Russia also brings the link to the work of Ilya and Emilia Kabakov, an artist duo like Song Dong and his wife Yin Xiuzhen (whose work is also exhibited at the Biennale). The Kabakovs’ conceptual framework is reliant on this dichotomous sanctity and profound clutter of the USSR, where a story of a people—their tragedy and their passions—can be told by the contents of a single trash can. Ilya Kabakov is himself a hoarder who once famously said that he had never in his life thrown anything out. The Kabakovs’ work came out of Communist communal living quarters (obshezhitie), where a family had a personal room and shared the hallway, kitchen and bathroom with other families. The scarcity of objects available in communist Russia made for a situation where the relationship of people to these objects revealed the particulars of a family and a society. The Kabakovs’ “Kitchen Series” installation, part of their signature series on Soviet communal living, is exhibited alongside the Biennale at the Multimedia Art Museum Moscow; their oeuvre, also not devoid of nostalgia, stands in fantastical economic and personal dialogue with Song Dong.

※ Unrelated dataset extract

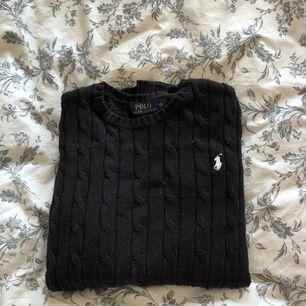En svart kabelstickad tröja från polo Ralph lauren. Använd ett fåtal gånger, supersnygg och i mycket bra skick! Den är i storlek XS men är stor i storleken och passar även M. Ordinarie pris 1500kr, mitt pris 500kr.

Towards the end of the experience of the Biennale, and in particular when one steps out of the Manege and into the traffic of Moscow—where the chaos of political and social inequality washes over you like a puddle from a passing car (a BMW, most likely)—one questions this contemplative and often sentimental light that de Zegher had turned on for the audience and the artists of the exhibition. In the gray of rainy Moscow, is the Biennale not akin to a heat lamp, the kind used to stimulate sunshine for precarious plants? Perhaps with time, a beautiful and resistant flower will grow out of that Enlightened climate. Or else, like Goethe, it might whither away, wanting more.